(Page text begins)
Avian influenza, or “bird flu,” is a contagious viral disease that normally infects only birds and on occasion, pigs. A highly pathogenic strain, H5N1, has been persistent and tenacious. Despite the fact that an estimated 150 million birds have died or been destroyed, the virus has become endemic in some areas and is being spread by migratory birds.
Outbreaks in wild and domestic birds have been reported in more than 40 countries including: the Republic of Korea, Vietnam, Japan, Thailand, Cambodia, Loa Peoples Democratic Republic, Indonesia, China, Malaysia, Mongolia, Russia, Kazakhstan, Turkey, and Romania.
Widespread persistence of H5N1 in poultry populations poses two main risks for human health. The first is the direct infection from poultry to humans. The second threat is the emergence of a mutant strain that spreads easily from person to person.
The bird to human transmission occurs from direct contact with infected poultry or surfaces and objects contaminated by their feces. Exposure to the virus is most likely during slaughter, de-feathering, butchering, and preparing poultry for cooking. Currently, there is no evidence that properly cooked poultry or eggs are a source of infection.
The virus can become transmissible among humans by either a “reassortment” event or by a more gradual process of adaptive mutation. In “reassortment” genetic material is exchanged between human and avian viruses when there is co-infection in a human or pig. This results in a new potent strain that is fully transmissible to humans. The process of adaptive mutation is a more gradual process by which the virus becomes more efficient at binding to human cells. A pandemic can start when three conditions have been met: a new virus subtype emerges; it infects humans; and it spreads easily and is sustained among humans. The first two conditions have been met in that a new subtype has emerged and humans have been infected through contact with infected birds.
(Page text ends)
(Dataset excerpts begins)
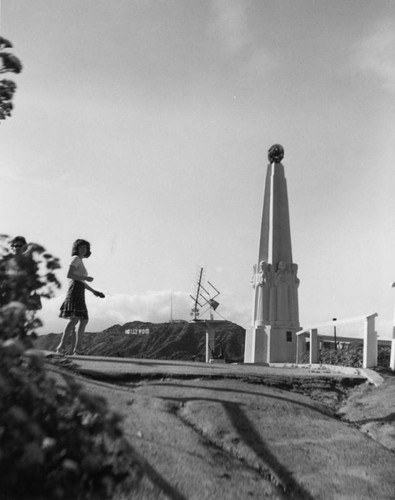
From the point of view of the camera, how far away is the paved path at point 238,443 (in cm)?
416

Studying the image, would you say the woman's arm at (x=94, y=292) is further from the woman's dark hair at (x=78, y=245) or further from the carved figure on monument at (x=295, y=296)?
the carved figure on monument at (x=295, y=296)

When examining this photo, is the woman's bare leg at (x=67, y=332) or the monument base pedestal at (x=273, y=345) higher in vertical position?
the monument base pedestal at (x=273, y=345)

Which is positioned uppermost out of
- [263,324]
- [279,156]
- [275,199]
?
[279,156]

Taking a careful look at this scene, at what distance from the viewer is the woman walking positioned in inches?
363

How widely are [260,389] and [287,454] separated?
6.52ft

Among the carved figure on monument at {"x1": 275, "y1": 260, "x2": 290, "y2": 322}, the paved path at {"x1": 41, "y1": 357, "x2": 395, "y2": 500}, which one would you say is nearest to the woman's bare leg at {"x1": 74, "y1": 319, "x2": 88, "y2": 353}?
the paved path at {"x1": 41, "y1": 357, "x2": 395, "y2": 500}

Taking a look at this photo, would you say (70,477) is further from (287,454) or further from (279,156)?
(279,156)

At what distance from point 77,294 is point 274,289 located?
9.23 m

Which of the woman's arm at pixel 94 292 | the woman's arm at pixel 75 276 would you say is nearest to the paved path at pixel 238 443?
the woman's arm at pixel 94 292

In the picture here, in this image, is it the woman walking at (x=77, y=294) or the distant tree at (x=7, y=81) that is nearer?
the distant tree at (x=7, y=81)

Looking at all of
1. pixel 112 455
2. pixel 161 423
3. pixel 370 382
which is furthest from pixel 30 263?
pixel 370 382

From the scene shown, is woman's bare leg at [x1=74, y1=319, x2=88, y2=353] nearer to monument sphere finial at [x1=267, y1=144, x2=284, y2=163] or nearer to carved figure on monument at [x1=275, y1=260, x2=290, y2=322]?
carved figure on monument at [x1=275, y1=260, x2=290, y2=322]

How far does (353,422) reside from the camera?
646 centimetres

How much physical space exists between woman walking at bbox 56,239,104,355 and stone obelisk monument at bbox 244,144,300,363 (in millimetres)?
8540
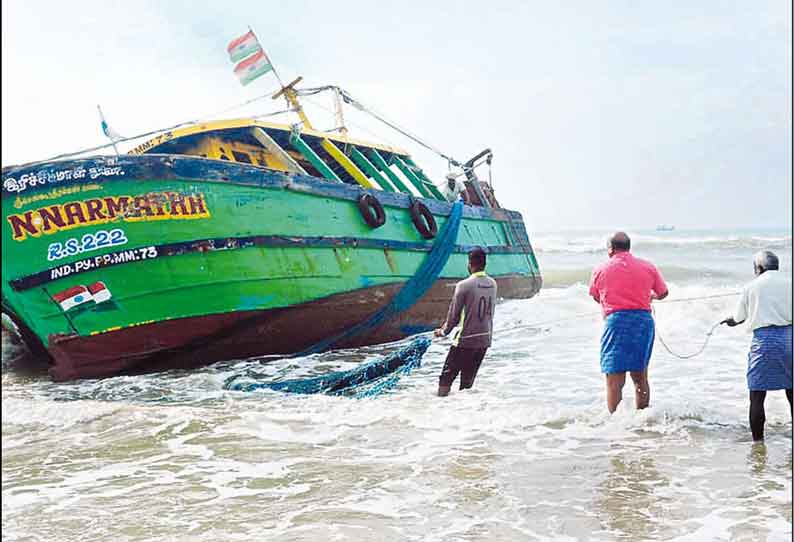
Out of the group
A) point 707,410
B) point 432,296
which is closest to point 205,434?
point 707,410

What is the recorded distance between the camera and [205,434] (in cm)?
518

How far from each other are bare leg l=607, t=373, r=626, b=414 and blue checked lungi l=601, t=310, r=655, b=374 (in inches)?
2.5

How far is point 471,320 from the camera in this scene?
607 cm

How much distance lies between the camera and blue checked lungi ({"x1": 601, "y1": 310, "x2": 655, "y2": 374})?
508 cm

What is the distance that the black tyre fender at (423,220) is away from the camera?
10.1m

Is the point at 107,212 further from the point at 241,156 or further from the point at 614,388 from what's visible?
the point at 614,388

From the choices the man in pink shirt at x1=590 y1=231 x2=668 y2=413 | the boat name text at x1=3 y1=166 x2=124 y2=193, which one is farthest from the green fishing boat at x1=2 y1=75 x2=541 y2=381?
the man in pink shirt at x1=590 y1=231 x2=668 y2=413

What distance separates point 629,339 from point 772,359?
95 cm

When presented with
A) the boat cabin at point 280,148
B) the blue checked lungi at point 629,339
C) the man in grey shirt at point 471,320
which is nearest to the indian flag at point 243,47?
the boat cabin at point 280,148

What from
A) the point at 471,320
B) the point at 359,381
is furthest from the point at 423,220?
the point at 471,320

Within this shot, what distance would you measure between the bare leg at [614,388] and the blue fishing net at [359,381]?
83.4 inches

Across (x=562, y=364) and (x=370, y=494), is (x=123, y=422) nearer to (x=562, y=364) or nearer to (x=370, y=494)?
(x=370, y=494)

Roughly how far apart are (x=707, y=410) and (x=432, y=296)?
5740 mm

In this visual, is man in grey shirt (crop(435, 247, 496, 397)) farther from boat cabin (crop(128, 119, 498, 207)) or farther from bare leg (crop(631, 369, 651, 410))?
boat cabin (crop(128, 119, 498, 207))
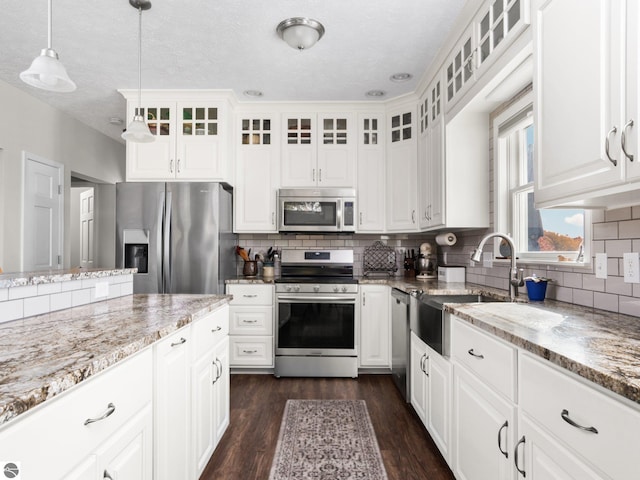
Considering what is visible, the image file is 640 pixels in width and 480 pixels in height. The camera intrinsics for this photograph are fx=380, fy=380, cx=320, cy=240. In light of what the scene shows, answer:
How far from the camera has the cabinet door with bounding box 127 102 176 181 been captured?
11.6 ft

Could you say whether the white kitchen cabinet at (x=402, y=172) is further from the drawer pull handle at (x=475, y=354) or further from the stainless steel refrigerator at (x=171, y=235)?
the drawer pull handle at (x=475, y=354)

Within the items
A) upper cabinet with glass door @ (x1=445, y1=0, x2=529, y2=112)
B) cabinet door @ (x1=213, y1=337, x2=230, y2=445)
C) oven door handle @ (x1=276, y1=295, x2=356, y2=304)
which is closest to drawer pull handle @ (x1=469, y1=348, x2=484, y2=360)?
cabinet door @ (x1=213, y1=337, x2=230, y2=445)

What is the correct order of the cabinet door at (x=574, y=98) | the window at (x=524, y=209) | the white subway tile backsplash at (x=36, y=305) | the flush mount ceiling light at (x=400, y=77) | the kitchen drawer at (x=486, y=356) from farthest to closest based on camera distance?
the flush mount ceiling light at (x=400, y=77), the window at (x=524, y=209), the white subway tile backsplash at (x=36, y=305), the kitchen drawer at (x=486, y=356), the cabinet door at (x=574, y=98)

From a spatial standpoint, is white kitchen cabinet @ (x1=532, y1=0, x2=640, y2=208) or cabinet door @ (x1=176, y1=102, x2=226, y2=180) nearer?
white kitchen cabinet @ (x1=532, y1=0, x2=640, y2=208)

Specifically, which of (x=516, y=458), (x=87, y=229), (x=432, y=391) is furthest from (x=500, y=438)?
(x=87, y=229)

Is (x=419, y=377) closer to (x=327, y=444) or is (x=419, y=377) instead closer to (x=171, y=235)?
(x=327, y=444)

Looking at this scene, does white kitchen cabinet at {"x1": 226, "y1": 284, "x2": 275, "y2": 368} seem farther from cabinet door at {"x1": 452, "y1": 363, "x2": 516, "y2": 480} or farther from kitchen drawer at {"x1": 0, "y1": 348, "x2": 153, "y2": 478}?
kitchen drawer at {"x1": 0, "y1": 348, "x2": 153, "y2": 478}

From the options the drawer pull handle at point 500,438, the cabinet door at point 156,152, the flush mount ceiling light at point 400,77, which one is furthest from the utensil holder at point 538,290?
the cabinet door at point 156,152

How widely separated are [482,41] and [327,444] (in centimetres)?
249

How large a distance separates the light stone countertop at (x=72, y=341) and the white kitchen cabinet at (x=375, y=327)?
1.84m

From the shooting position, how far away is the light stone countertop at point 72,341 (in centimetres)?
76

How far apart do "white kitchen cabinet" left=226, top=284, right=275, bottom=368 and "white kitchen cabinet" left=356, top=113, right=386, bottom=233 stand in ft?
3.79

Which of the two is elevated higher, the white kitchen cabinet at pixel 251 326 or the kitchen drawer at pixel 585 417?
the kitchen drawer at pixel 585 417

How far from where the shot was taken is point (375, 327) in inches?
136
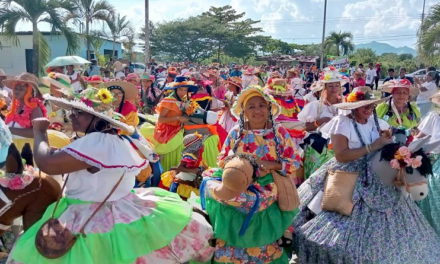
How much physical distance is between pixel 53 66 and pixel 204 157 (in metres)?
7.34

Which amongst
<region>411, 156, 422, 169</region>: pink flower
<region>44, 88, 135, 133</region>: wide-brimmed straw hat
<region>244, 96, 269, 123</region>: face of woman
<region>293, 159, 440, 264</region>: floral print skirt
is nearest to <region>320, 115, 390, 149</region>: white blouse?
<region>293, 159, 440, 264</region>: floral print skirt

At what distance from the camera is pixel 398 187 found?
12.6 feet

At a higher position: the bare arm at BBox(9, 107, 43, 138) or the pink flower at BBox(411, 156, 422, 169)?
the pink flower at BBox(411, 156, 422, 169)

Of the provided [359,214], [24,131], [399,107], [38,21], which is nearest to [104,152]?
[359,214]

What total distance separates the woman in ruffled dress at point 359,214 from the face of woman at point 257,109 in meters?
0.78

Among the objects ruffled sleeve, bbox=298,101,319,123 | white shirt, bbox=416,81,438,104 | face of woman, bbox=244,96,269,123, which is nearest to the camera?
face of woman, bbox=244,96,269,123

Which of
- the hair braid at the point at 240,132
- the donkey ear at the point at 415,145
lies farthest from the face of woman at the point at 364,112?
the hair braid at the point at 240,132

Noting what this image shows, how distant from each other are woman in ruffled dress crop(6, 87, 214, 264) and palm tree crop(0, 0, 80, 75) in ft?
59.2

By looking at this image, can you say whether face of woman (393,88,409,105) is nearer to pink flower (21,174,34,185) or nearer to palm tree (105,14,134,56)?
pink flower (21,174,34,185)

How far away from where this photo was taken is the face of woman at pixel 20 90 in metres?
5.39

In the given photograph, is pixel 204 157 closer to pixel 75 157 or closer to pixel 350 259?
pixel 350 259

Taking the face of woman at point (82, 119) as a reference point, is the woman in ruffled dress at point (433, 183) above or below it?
(Dataset excerpts ends)
**What to do**
In the avian influenza text, reproduce word for word the passage that starts at the words "Avian influenza, or" and ends after the words "Turkey, and Romania.".

**Written reply**
Avian influenza, or “bird flu,” is a contagious viral disease that normally infects only birds and on occasion, pigs. A highly pathogenic strain, H5N1, has been persistent and tenacious. Despite the fact that an estimated 150 million birds have died or been destroyed, the virus has become endemic in some areas and is being spread by migratory birds.
Outbreaks in wild and domestic birds have been reported in more than 40 countries including: the Republic of Korea, Vietnam, Japan, Thailand, Cambodia, Loa Peoples Democratic Republic, Indonesia, China, Malaysia, Mongolia, Russia, Kazakhstan, Turkey, and Romania.